LIBOR改革後には管理しなければならないベーシスリスクが多くなる?

LIBORからの移行がなかなか進まない。一言にLIBORからSOFRに移行するといってもマーケットによってそのSOFRの計算方法が異なることが混乱に拍車をかけている。シンジケートローンは単利、スワップは後決め複利、住宅ローンは前決め複利だったりと様々なレートになっていて、ヘッジやリスク管理も難しくなっている。LIBOR一つだった時とはかなりの違いだ。

フォワードルッキングなターム物SOFRに対する期待も高まるが、現状のSOFRリンクデリバティブの取引量を見ると、来年前半まではあまり拡がっていくとは思えない。まずはSOFRリンクの米国債発行に期待が集まる。

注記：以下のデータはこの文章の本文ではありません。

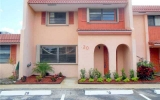 20 CORTEZ WAY # 2-44 Fort Lauderdale, FL 33324 - Image 3926264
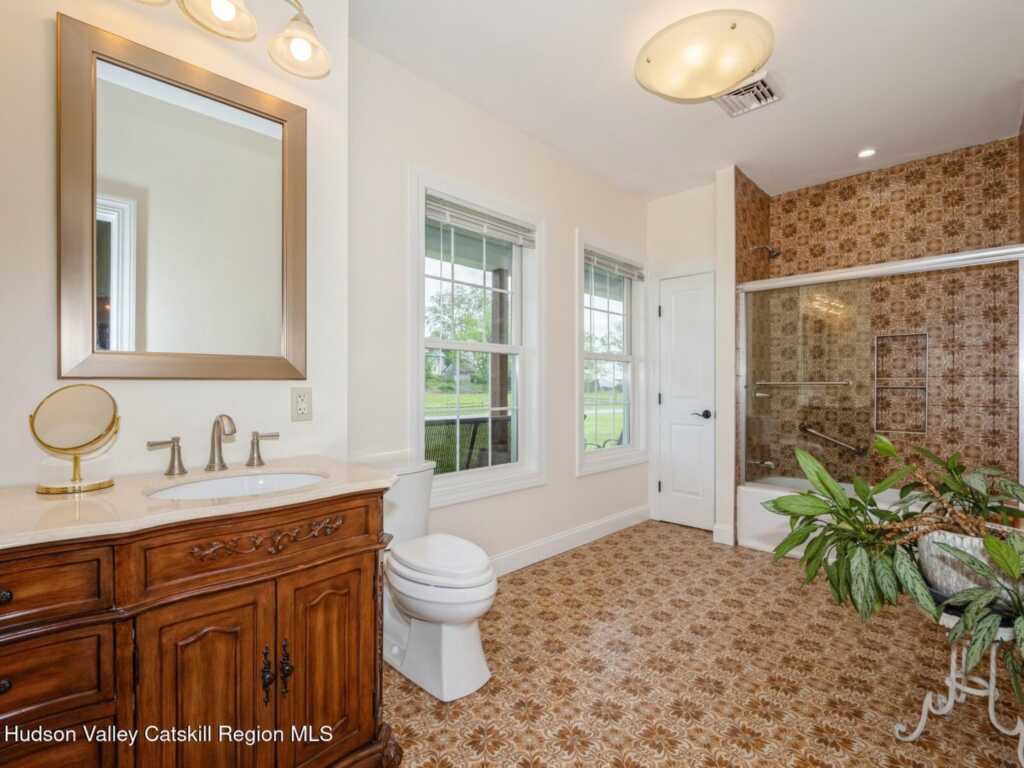 40 Bridle Path Lane, High Falls, NY 12440 - Photo 20 of 37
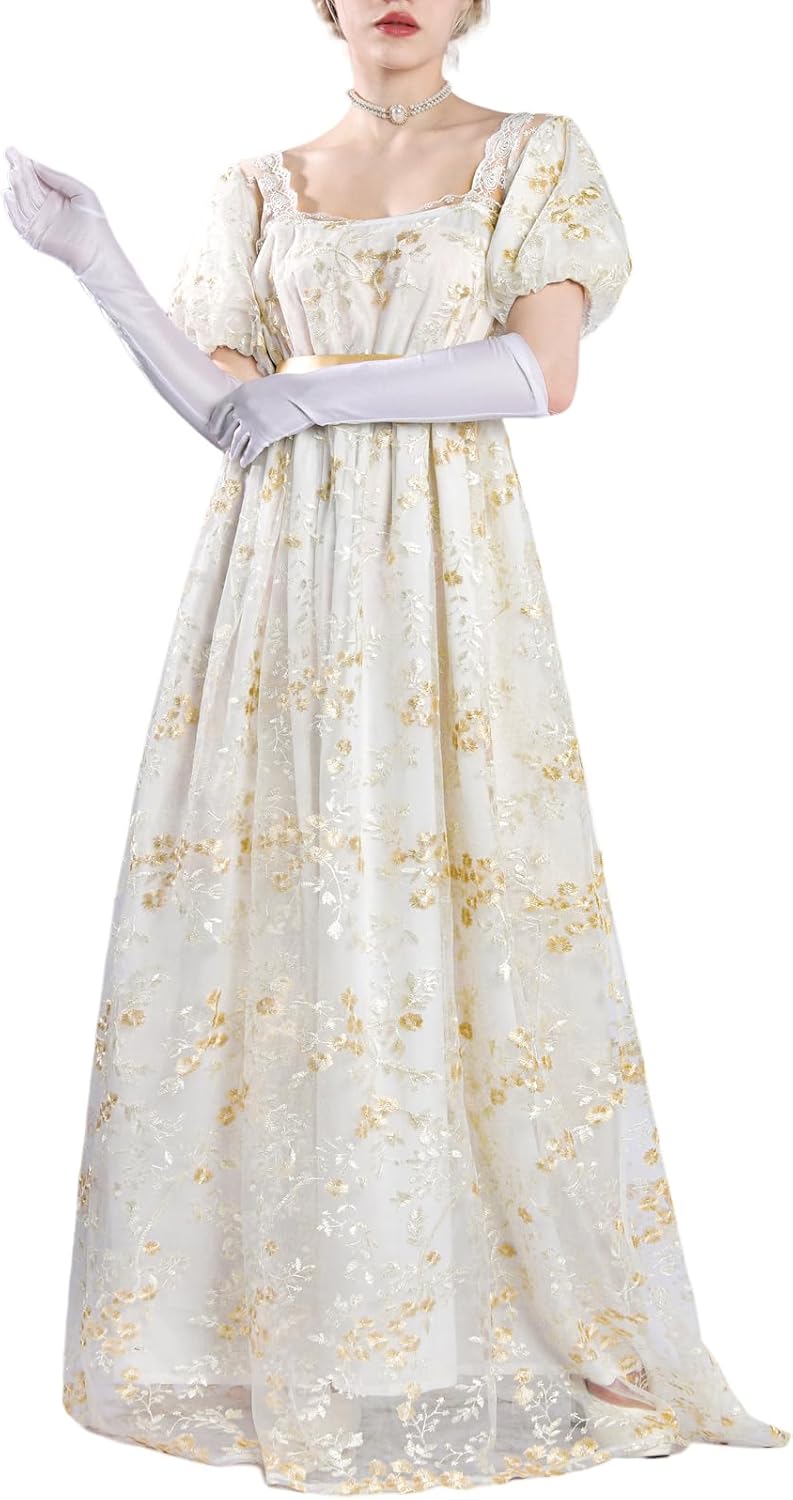 Imagen de B0CKD7H335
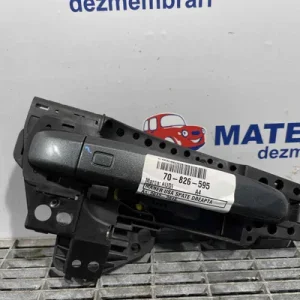 MANER USA SPATE DREAPTA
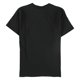 thumbnail image 2 of Camiseta gráfica Majestic Boys LA All-Star 2017 Negro M, 2 of 2
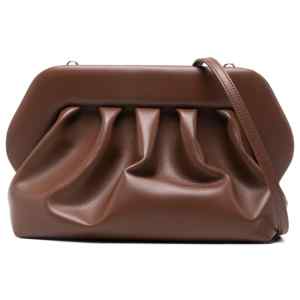 Themoire' Clutch Bios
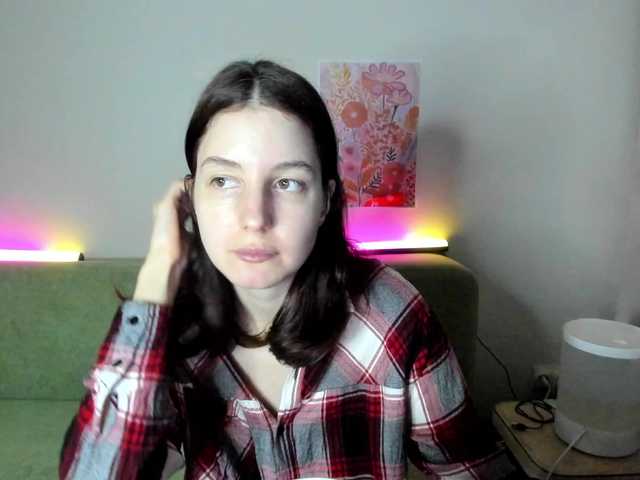 Victoria1's BongaCams show and profile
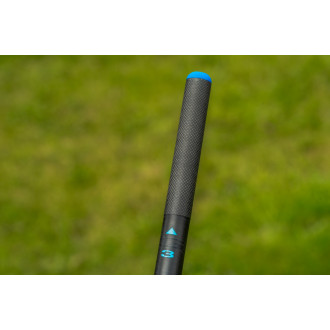 Pole End Protectors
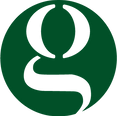 Icon.png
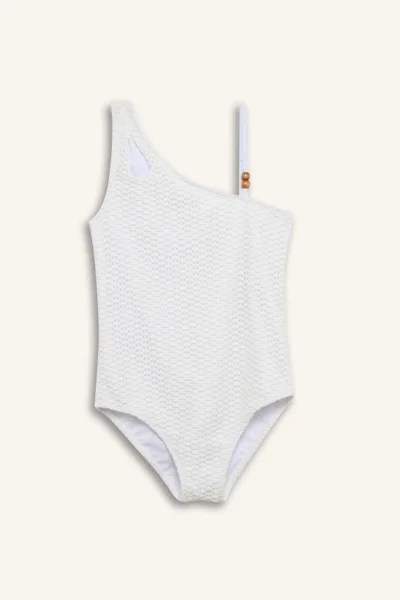 G5746A826HS-WHITE_1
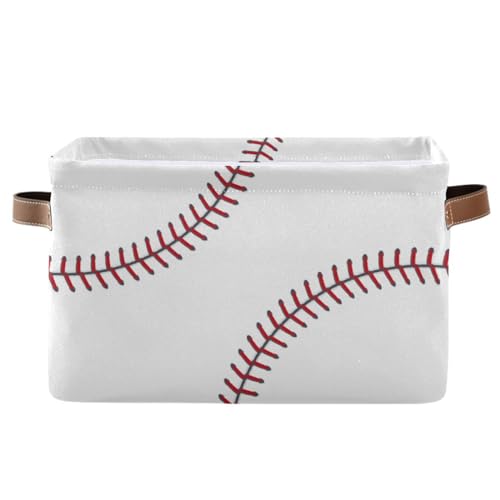 Multi purpose Cube Storage Basket Thanksgiving Pumpkin Organizer Bag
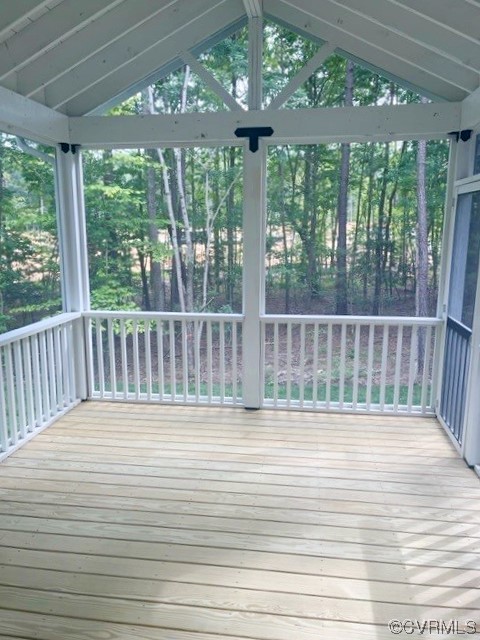 8943 Freebridge Road Chesterfield, VA 23832 - Photo 8 of 14 Gallery Image 8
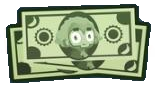 Btd6monkeymoney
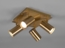 uzikQm8B68g5Lmw921VV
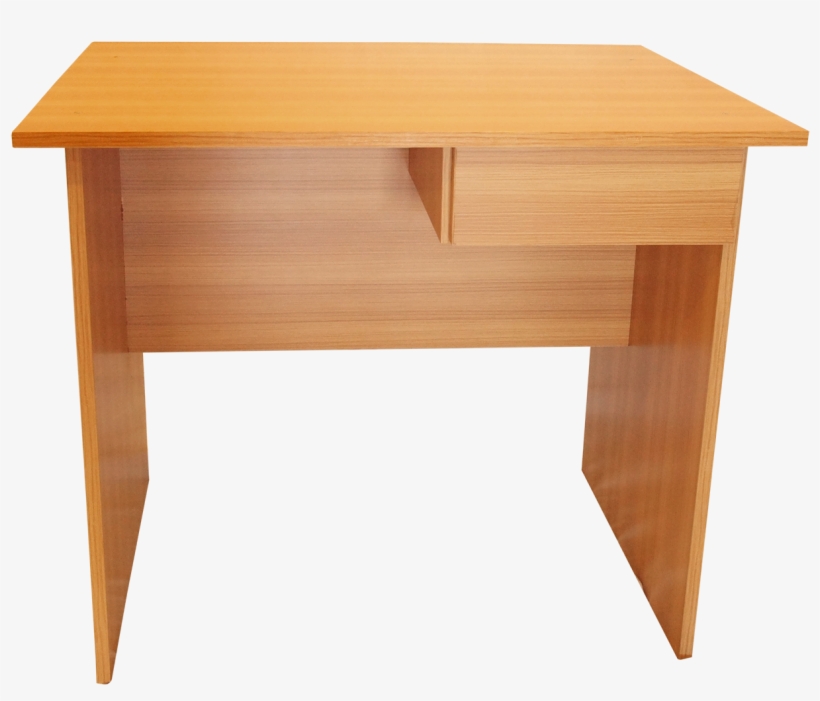 Classroom Table - Classroom Table Png, transparent png #2112618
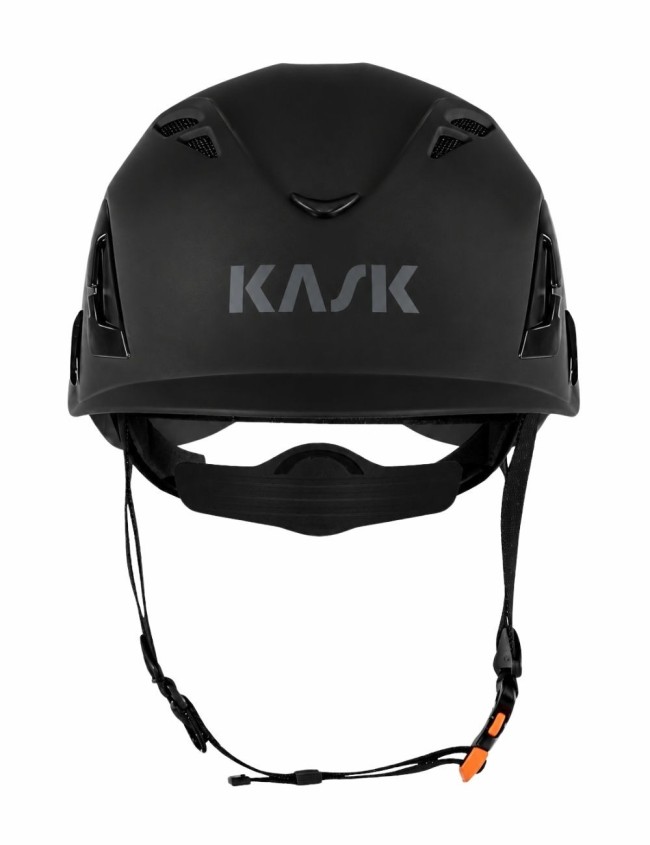 Ochranná přilba KASK Superplasma AQ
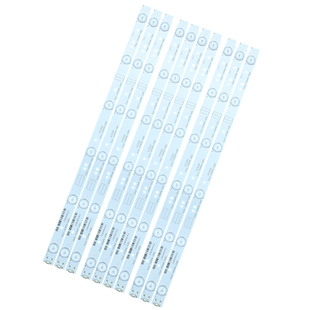 适用创维49E6000 49E6090 49E6080 49E3500 49D9 49E600G电视灯条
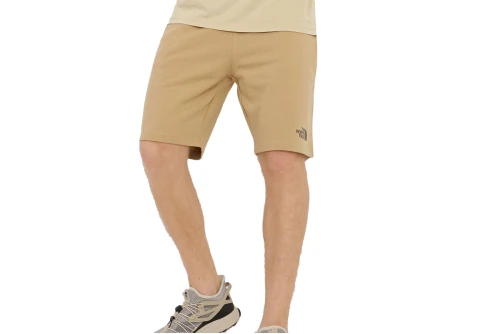 The North Face Stand Light Βερμούδα Αθλητική Ανδρική (NF0A3S4ELK51)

スワップは後決め複利だが、これは過去3か月などの日々のSOFRを複利計算して金利を後で決めるという方法である。当初これが決まった時はほかの金利も追随するだろうと思ってしまったのだが、結局様々な計算方法が混在することになりそうだ。

ローンの場合、計算期間が終わってから金利が決まるという手法だと、繰上弁済が行われた時の金利を決めるのかといった問題がある。住宅ローンにおいても、今後3か月間の金利は今はわからないけど、3か月後に確定するという方法はなじみにくい。米国では金利が先に決まっていないと政府機関の適格ローンとならないという問題もある。

こうしたマーケットの声を総合すると、やはりターム物金利が最も求められているもののように思う。それが確立するまでのつなぎとして後決め複利があるが、米国債などで後決め複利の発行が増えていって市場参加者の抵抗感がなくなれば、これが存続するという可能性もあるかもしれない。

最終的にはターム物や後決め複利に収斂していくだろうから、ベーシスリスクは少なくなっていくと思われるが、信用コストを反映したローン金利、Tough Legacyの問題もあるので、しばらくの間は数多くの金利指標が併存することになるだろう。

こうした金利はおおむね同じように動くだろうが、ひとたび市場が混乱すると、そのベーシスが大きく開くこともあり得る。こうした市場混乱期にLIBOR移行によって損失が発生する市場参加者が相次いだということにならないよう、秩序ある移行が望まれる。